Introduction
Many solutions for robotic systems include depth sensors or lasers to avoid collisions during movement. Drones receive info about depth, and stereo image or use lasers for improved coordination.”. And the main purpose is to receive a 3D map of rooms and fast orientation: with any changes update the map. But how simple could that system be? Thus, for the experiment we chose a Monocular video without any additional information – a GoPro video of a walk through a hardware store.
What systems exist?
Several SLAM and SVO algorithms require additional packages like ROS and specialized sensors. We wanted a universal open-source system that was easy to use and flexible.
SLAM and SVO algorithms analyze their surroundings, extract key features, and build a map of their environment. They can then locate themselves and update the map in real time. SLAM operates on keyframes for high accuracy, while SVO focuses on direct image alignment for speed.
ORB-SLAM2 strikes a balance, utilizing ORB features for efficient and accurate localization and mapping. It’s widely used in real-time applications such as autonomous robots and drones . It can work with or without ROS and includes calculations for monocular, stereo, and RGB-D cameras.
Data Preparation
ORB-SLAM is a fully ROS system, ORB_SLAM3 works with intime, like online translation, but especially ORB-SLAM2’s minimum requirements are a folder with a PNG file of each frame, and a file with camera calibration and distortion parameters.
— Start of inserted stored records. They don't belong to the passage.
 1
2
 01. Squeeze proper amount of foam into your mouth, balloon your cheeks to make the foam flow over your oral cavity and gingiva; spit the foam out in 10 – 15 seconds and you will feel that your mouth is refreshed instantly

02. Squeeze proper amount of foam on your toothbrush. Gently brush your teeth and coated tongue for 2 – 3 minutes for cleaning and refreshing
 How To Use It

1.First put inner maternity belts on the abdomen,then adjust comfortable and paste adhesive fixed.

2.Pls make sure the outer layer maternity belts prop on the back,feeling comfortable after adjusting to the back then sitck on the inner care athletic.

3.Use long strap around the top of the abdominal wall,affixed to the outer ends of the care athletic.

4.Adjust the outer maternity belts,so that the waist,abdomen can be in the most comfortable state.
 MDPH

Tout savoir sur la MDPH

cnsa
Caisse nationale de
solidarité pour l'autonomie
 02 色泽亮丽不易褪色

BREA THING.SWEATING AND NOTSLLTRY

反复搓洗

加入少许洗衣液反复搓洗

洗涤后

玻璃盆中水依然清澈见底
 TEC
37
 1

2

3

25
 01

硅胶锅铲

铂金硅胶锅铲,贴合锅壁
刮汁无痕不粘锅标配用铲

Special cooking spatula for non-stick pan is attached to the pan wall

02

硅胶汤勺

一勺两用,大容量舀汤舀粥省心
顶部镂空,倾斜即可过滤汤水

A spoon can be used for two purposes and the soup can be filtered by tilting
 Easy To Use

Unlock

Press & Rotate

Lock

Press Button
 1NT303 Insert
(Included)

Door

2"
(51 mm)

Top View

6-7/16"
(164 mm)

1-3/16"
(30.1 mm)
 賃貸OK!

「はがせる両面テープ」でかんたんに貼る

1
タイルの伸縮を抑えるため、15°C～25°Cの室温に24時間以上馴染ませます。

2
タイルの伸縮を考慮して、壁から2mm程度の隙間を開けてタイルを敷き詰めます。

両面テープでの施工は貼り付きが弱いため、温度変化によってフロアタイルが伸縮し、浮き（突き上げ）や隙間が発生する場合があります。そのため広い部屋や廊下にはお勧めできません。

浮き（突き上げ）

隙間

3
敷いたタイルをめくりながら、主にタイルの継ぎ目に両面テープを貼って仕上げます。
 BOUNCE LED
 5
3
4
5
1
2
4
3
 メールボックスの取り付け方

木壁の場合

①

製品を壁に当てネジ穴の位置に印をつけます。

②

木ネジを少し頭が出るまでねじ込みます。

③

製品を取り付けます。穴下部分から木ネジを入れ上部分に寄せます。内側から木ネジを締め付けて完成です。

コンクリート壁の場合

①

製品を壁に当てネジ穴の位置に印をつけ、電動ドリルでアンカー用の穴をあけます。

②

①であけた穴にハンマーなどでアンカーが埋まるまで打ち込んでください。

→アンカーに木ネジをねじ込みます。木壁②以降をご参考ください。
Converting video to set of images could be done simply with python code:
And more interesting with camera calibration and distortion parameters, as they could give us incorrect angles of rotation for our trajectory. OpenCV library has the functionality to determine all of those parameters, using the additional special video, but our goal is to use only our videos from the store, so approximate parameters were found on the internet.
Prototype Assembly
This straightforward solution is portable across various environments, from Raspberry Pi to PC . ORB-SLAM2 is a C++ algorithm utilizing specific libraries, which may pose dependency issues and best works on Ubuntu 18.04. But it doesn’t mean that we should prepare a separate computer to use it. Docker-container with that OS allows us to have such a system in any environment. As ORB-SLAM2 in basic setup provided as a desktop application, we need to work on Xserver settings to see it in any display out of the container. For installing ORB-SLAM2 to your environment you just need GPU, camera, Linux, compatible hardware, and sufficient processing power. For the Docker option, requirements include GPU support , Docker installed, and adequate system resources.
Performance
In monocular mode, processing a 35-second video with 50 frames per second. (1752 frames in total) on a MacBook with an i5 processor and 2 dedicated cores for Docker takes approximately 7 minutes and 44 seconds (464 seconds). This translates to processing at around 3.5 frames per second, with 10,000 features extracted in each frame. The processing time scales proportionally to the number of features per frame, and that parameter could be changed in settings. To achieve “real-time” visualization after that, a 20x acceleration is applied to video examples. With fewer than 4,000 features, the system fails to construct a reliable map due to the inability to match features across frames. The average CPU load is 200%, reaching a peak of 250 %. Notably, the memory usage for processing 10,000 features per frame for 1752 frames is 850 MiB.
The system builds a point cloud with 27,000 points on the video, providing sufficient detail to discern specific features on shelves rather than just outlines.
Future of Indoor Navigation
ORB-SLAM2 has the potential to revolutionize the way big companies manage their stock spaces. By enabling drones to navigate autonomously and efficiently, ORB-SLAM2 can streamline processes, improve inventory management, and enhance worker safety. For example, drones equipped with ORB-SLAM2 can quickly and accurately scan large warehouses, identifying and tracking inventory items. This information can then be used to optimize storage layout, improve picking and packing efficiency, and reduce errors
Not limited to business applications – to check what your cat destroyed while you are not at home or to find something that you forgot to put back, to provide a virtual tour of your office or event space, to check if this shelf is right-sized for your room.